▶ **Given request**:
Copy exactly the lines of the records below, starting at the line that contains "In this image, would" and continuing through the last line, both included; omit any pictures.

▶ **Spatial relationship records**:
--- START ---

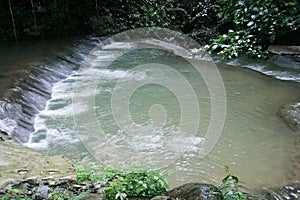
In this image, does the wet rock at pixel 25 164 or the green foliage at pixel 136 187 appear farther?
the wet rock at pixel 25 164

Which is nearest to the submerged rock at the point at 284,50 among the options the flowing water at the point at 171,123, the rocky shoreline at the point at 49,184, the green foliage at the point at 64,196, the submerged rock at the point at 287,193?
the flowing water at the point at 171,123

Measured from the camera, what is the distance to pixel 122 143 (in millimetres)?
4430

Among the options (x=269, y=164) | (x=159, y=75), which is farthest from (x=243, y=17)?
(x=269, y=164)

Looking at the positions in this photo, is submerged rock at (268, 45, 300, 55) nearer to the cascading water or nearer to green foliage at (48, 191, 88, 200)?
the cascading water

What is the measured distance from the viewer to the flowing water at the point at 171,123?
12.8 feet

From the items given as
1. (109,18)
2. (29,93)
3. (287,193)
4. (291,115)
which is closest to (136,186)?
(287,193)

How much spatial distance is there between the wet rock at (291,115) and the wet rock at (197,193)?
2.67 meters

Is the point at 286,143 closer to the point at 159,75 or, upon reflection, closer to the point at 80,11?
the point at 159,75

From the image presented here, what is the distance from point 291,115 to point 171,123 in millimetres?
1910

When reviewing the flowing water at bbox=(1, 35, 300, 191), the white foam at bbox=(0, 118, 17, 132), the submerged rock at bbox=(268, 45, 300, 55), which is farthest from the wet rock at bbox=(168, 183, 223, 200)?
the submerged rock at bbox=(268, 45, 300, 55)

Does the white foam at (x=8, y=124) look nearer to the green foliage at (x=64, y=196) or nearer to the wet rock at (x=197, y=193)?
the green foliage at (x=64, y=196)

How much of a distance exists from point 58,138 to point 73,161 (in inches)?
31.6

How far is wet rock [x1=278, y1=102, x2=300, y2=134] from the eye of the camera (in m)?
4.61

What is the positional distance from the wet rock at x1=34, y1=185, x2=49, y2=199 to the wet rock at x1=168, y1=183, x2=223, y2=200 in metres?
1.02
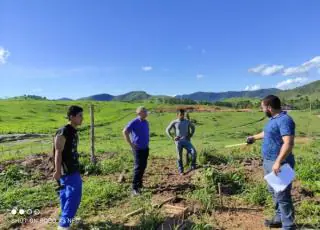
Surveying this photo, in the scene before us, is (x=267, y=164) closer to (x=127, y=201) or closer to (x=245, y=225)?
(x=245, y=225)

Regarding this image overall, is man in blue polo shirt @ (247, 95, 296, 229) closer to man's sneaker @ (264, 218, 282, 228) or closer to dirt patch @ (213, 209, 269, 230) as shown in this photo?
man's sneaker @ (264, 218, 282, 228)

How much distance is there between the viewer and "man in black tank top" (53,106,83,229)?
595cm

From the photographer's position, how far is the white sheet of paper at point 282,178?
5652 millimetres

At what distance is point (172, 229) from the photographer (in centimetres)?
631

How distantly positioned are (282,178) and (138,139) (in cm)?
362

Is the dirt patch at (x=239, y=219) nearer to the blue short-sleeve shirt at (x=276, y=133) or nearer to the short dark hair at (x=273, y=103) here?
the blue short-sleeve shirt at (x=276, y=133)

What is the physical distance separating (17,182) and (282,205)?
688cm

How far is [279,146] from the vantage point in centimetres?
588

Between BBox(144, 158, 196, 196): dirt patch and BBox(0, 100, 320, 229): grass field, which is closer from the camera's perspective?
BBox(0, 100, 320, 229): grass field

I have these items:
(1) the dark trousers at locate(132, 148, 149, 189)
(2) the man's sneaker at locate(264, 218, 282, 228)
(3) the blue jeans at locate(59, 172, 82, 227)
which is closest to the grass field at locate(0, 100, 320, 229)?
(2) the man's sneaker at locate(264, 218, 282, 228)

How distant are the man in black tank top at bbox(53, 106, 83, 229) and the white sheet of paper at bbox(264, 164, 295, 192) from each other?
2928 mm

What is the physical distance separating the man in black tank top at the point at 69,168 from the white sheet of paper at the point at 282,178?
2.93 meters

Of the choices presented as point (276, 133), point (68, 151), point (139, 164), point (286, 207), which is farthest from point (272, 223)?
point (68, 151)

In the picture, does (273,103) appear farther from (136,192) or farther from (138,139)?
(136,192)
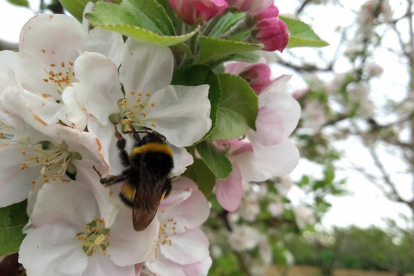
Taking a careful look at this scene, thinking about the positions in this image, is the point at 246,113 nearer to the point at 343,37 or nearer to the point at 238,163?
the point at 238,163

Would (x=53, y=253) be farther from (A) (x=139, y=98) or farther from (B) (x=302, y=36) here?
(B) (x=302, y=36)

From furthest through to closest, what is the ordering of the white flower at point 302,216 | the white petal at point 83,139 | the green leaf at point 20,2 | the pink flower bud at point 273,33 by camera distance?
the white flower at point 302,216 → the green leaf at point 20,2 → the pink flower bud at point 273,33 → the white petal at point 83,139

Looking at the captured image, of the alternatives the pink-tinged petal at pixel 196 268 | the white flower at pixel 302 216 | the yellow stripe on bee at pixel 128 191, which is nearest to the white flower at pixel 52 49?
the yellow stripe on bee at pixel 128 191

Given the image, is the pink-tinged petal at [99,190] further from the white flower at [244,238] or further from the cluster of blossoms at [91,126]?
the white flower at [244,238]

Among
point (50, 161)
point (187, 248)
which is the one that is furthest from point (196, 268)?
point (50, 161)

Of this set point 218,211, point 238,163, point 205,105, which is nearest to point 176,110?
point 205,105

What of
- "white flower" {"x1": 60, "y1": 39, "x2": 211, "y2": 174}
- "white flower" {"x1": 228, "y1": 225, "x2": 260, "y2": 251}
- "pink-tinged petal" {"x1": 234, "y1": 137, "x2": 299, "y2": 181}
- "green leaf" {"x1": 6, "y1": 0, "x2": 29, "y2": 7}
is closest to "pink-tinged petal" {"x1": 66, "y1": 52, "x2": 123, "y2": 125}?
"white flower" {"x1": 60, "y1": 39, "x2": 211, "y2": 174}

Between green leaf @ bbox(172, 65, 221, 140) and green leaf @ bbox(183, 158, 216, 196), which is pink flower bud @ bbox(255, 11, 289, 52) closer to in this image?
green leaf @ bbox(172, 65, 221, 140)
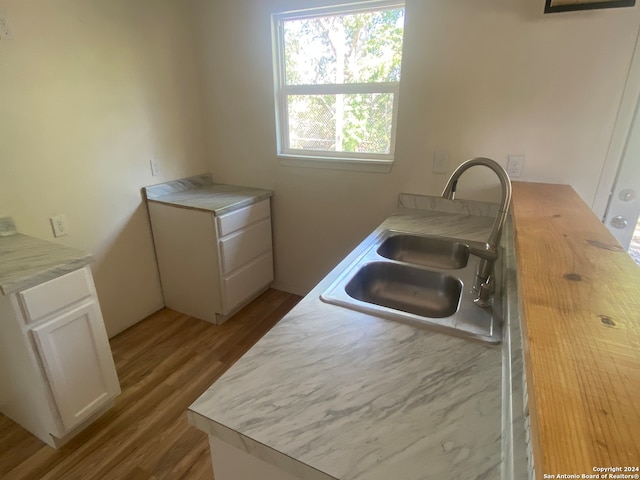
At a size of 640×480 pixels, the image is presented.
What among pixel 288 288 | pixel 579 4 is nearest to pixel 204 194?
pixel 288 288

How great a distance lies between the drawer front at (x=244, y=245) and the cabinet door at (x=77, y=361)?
34.6 inches

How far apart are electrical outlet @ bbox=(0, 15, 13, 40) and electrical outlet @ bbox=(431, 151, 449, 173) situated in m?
2.27

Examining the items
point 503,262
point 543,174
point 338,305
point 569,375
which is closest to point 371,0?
point 543,174

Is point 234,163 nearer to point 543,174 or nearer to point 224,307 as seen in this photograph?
point 224,307

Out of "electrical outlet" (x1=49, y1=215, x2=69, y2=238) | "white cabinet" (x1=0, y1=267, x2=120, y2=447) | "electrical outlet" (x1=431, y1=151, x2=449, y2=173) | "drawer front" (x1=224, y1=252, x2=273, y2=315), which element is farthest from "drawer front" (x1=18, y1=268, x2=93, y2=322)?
"electrical outlet" (x1=431, y1=151, x2=449, y2=173)

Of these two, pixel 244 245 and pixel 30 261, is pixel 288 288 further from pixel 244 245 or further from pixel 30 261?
pixel 30 261

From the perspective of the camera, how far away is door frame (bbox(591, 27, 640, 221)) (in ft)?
5.29

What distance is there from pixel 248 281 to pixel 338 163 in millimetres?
1111

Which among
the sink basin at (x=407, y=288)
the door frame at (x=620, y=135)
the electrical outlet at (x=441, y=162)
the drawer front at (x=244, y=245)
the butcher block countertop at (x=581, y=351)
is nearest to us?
the butcher block countertop at (x=581, y=351)

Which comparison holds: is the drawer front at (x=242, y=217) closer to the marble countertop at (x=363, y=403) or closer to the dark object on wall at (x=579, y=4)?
the marble countertop at (x=363, y=403)

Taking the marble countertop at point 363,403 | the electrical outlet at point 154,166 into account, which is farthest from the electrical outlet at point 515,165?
the electrical outlet at point 154,166

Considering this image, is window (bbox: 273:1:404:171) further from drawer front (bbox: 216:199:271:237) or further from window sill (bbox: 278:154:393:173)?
drawer front (bbox: 216:199:271:237)

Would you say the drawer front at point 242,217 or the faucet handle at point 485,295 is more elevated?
the faucet handle at point 485,295

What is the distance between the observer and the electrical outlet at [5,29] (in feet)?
5.37
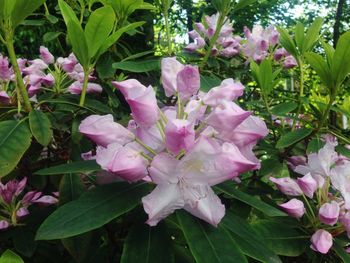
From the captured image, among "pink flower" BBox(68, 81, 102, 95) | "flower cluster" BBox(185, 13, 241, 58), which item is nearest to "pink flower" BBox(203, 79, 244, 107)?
"pink flower" BBox(68, 81, 102, 95)

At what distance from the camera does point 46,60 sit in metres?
1.87

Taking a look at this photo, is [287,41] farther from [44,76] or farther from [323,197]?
[44,76]

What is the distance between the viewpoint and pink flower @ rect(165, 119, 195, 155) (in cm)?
75

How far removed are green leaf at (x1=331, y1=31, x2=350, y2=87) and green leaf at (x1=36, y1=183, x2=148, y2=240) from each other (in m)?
0.67

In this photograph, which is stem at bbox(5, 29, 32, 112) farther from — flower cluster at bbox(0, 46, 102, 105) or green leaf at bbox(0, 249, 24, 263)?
green leaf at bbox(0, 249, 24, 263)

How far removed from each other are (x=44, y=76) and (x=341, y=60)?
100cm

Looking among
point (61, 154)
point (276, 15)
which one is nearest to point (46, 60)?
point (61, 154)

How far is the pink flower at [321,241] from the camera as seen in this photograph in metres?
1.02

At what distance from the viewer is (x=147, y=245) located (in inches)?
33.8

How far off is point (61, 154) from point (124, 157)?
23.9 inches

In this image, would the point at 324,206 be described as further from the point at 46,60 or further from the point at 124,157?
the point at 46,60

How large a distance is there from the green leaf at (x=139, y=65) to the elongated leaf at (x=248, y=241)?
0.58 m

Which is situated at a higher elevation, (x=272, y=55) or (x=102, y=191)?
(x=102, y=191)

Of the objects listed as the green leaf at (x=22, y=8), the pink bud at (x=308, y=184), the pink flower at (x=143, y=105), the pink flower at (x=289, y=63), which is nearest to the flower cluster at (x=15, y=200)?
the green leaf at (x=22, y=8)
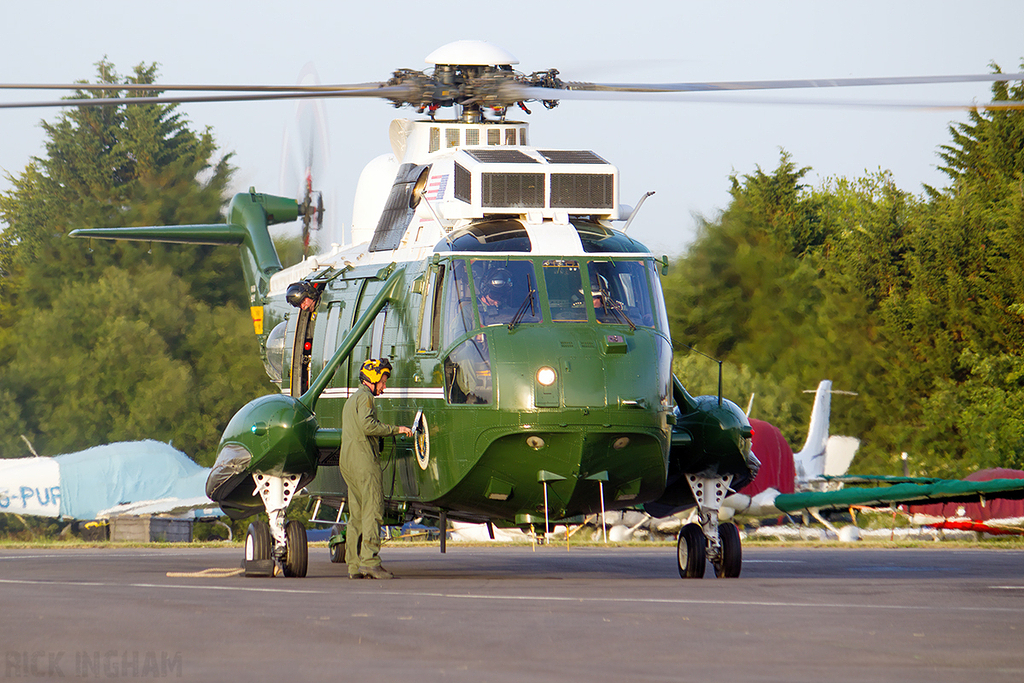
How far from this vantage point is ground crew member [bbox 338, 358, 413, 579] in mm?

--- END ---

▶ **Output of the exercise**:
In this image, would the point at 324,206 be described as further from the point at 46,60 or further from the point at 124,157?
the point at 46,60

How large a distance is there from the green leaf at (x=139, y=65) to the elongated leaf at (x=248, y=241)?
0.58 m

Which is situated at a higher elevation, (x=272, y=55) or (x=102, y=191)?
(x=102, y=191)

Of the objects listed as the green leaf at (x=22, y=8), the pink bud at (x=308, y=184), the pink flower at (x=143, y=105), the pink flower at (x=289, y=63), which is nearest to the flower cluster at (x=15, y=200)?
the green leaf at (x=22, y=8)
How far from this vantage point is ground crew member [bbox 338, 358, 413, 579] in mm?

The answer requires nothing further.